Ethereum: ‘Shanghai’ will not create much selling pressure

With the “Fusion”, the Ethereum blockchain successfully mastered the biggest upgrade in its history on September 15 last year. Even before the switch to Proof of Stake (PoS), investors could stake ETH to receive rewards.

However, the prerequisite was that a minimum of 32 ETH had to be staked and could not be accessed until the next update, which means that the ETH might not be staked. This changes with the Shanghai hard fork, which is tentatively scheduled for March of this year.

As NewsBTC reportedthe upgrade is not only causing excitement, but also concern that big investors could dump their ETH on the market when they can get their hands on their tokens for the first time in over two years, in some cases.

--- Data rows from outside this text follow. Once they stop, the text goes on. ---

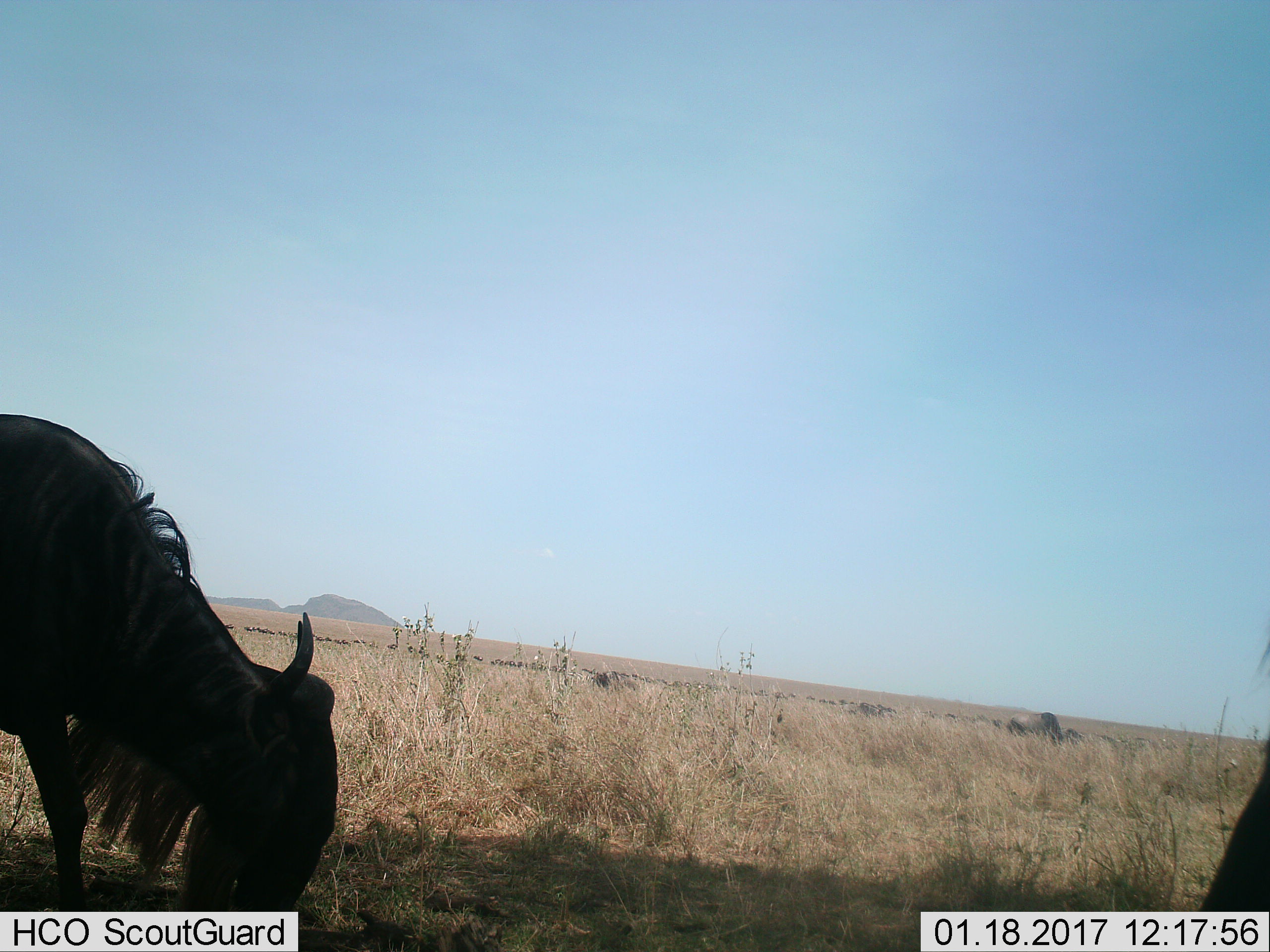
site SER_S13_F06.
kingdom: Animalia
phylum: Chordata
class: Mammalia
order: Artiodactyla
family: Bovidae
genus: Connochaetes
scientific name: Connochaetes taurinus taurinus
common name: blue wildebeest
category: wildebeestblue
Wildebeestblue (blue wildebeest) (Connochaetes taurinus taurinus), count 11-50. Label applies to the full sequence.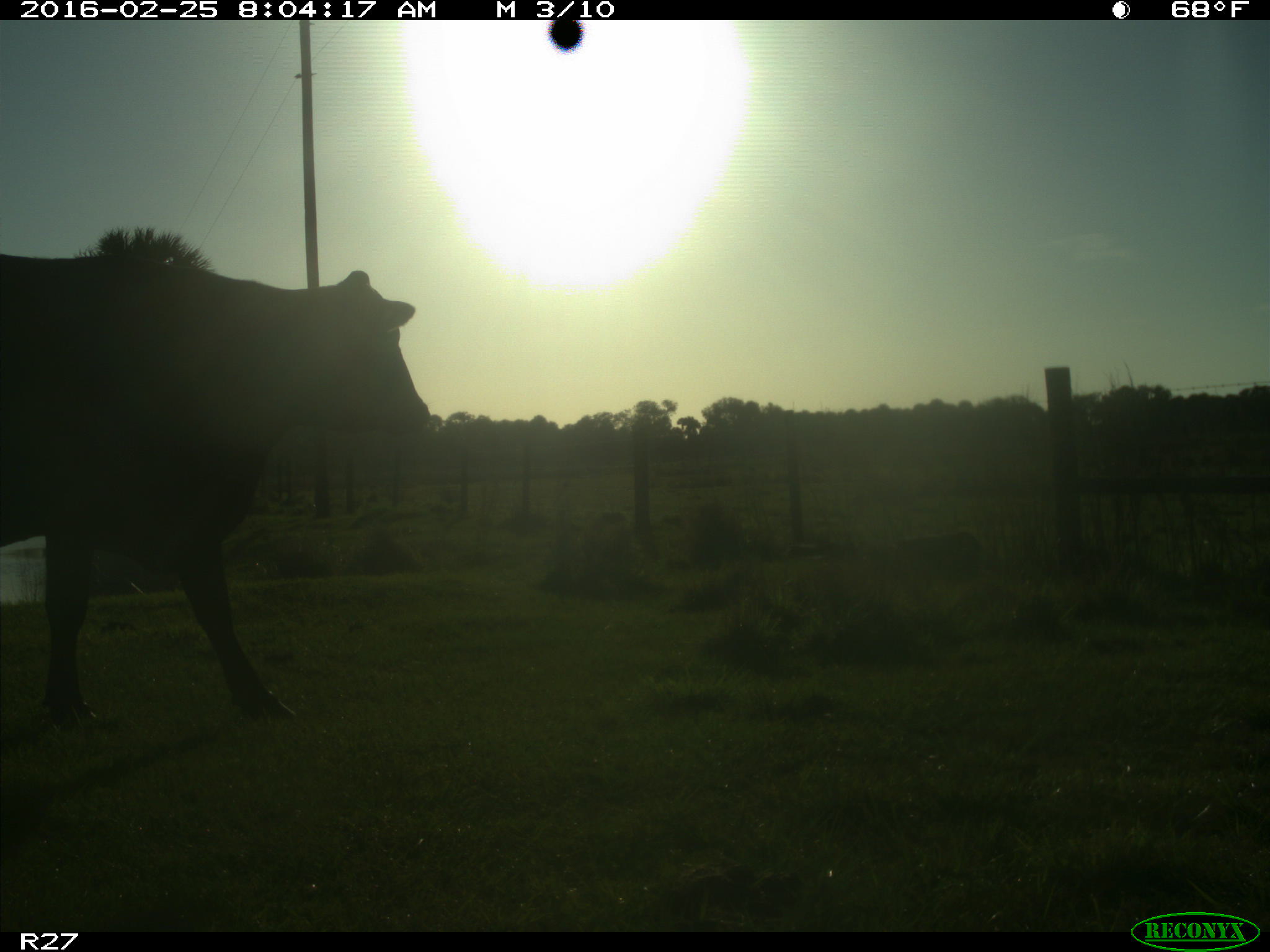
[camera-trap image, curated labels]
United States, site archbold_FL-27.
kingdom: Animalia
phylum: Chordata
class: Mammalia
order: Artiodactyla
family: Bovidae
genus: Bos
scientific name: Bos taurus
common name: domestic cow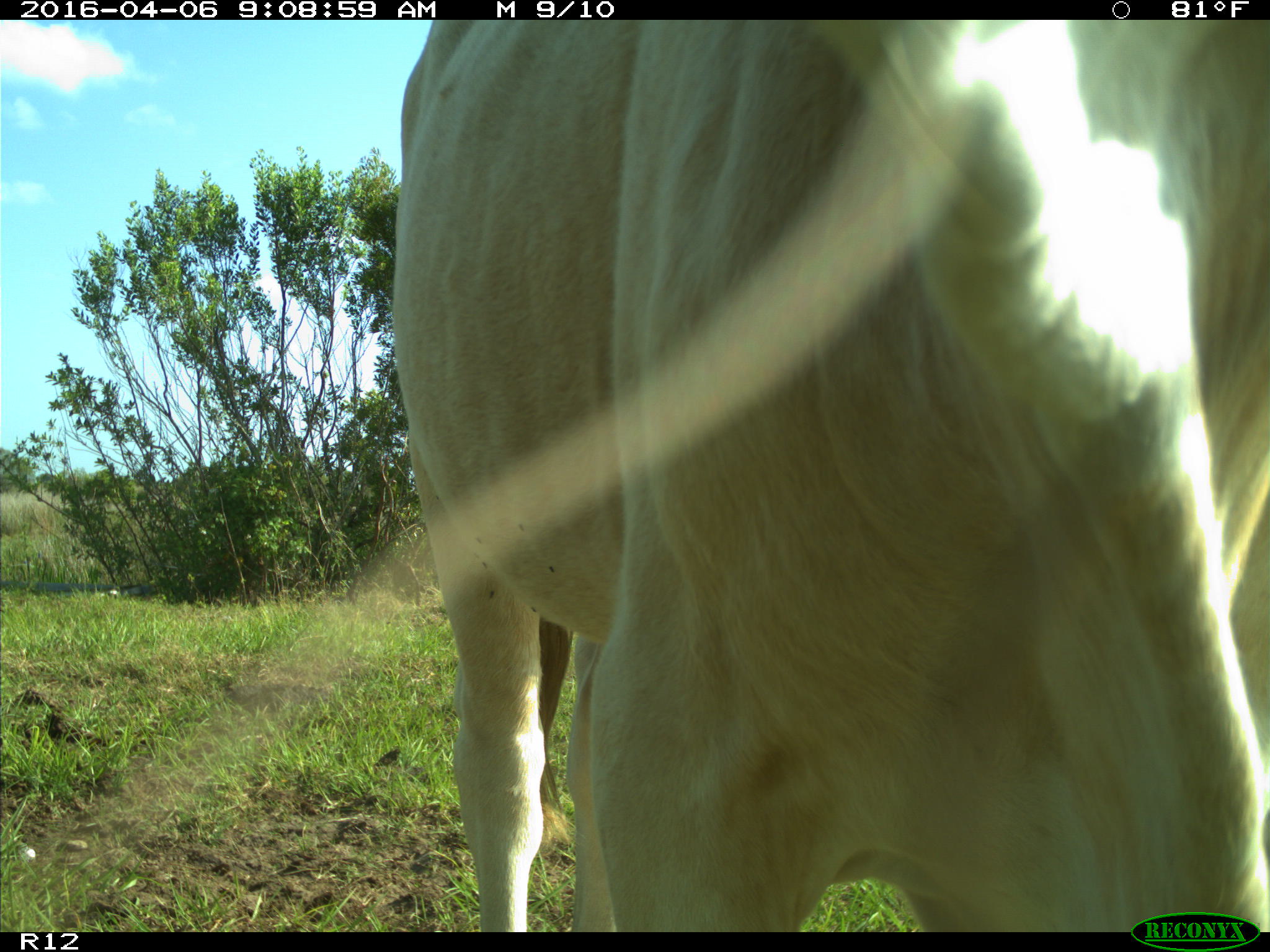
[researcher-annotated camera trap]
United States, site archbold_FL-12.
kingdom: Animalia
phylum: Chordata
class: Mammalia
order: Artiodactyla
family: Bovidae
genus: Bos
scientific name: Bos taurus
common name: domestic cow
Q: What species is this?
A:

However, the narrative of a dumpster is a myth since most people still don’t know how the output queue works. The Westie researcher published a thread via Twitter to explain the mechanism.

According to him, the withdrawal period in Ethereum works dynamically and is not static like in other PoS networks (where there is a fixed withdrawal period for those interested, which in Cosmos, for example, is set at 21 days).

This is why an Ethereum dump won’t happen

The period depends on how many validators check out at any given time. Also, Ethereum validators exiting the validator pool must go through two stages: the exit queue and the withdrawal period.

The initial queue is determined by the number of all validators and the quotient of the dropout limit, set to 2^16 (65,536). Assuming there are 500,000 validators, the abandon limit would be set to 7 based on the analysis:

500,000 / 65,536 = 7.62, which rounds up to 7.

This means that as the number of ETH validators increases, the abandonment limit also increases. Increases by 1 at every interval of 65536 (above the minimum threshold). Once a validator has successfully passed through the output queue, the validator must also wait for a time in the queue based on when the validator is cut off.

“If the Ethereum validator were not reduced, this withdrawal period would take 256 epochs (~27 hours). If they were reduced, it would take 8192 epochs (~36 days). This large discrepancy is meant to discourage bad actors,” according to the analyst. Based on these parameters, Westie concludes:

If ⅓ of the entire set of validators tried to exit in one day, it would take at least 97 days to complete. To wait the same withdrawal time as most Cosmos chains, 21 days, it would take between 6.3% and 7.2% of the validator pool to be in the exit queue at the same time.

However, the calculation is only an estimate. As the analyst explains, forecasting is difficult. However, there is a high probability that the queue will be very long at the beginning, 70 days or more, because there is recycling of validators, according to the researcher.

The reason for this is that the big players need to change their current staking situation on Ethereum, as many of the practices from two years ago are now outdated, with better staking solutions available.

“However, over time I expect it to converge to a small but sustainable amount. I don’t expect the withdrawal period to be as big as Cosmos for a long enough period of time, but we will certainly get a better indicator once the withdrawals are active,” says the researcher.

For the Ethereum price, this means that the chance of a dump because all participants sell their ETH at the same time is close to zero. At press time, ETH was trading at $1,568, approaching the crucial weekly resistance around $1,600.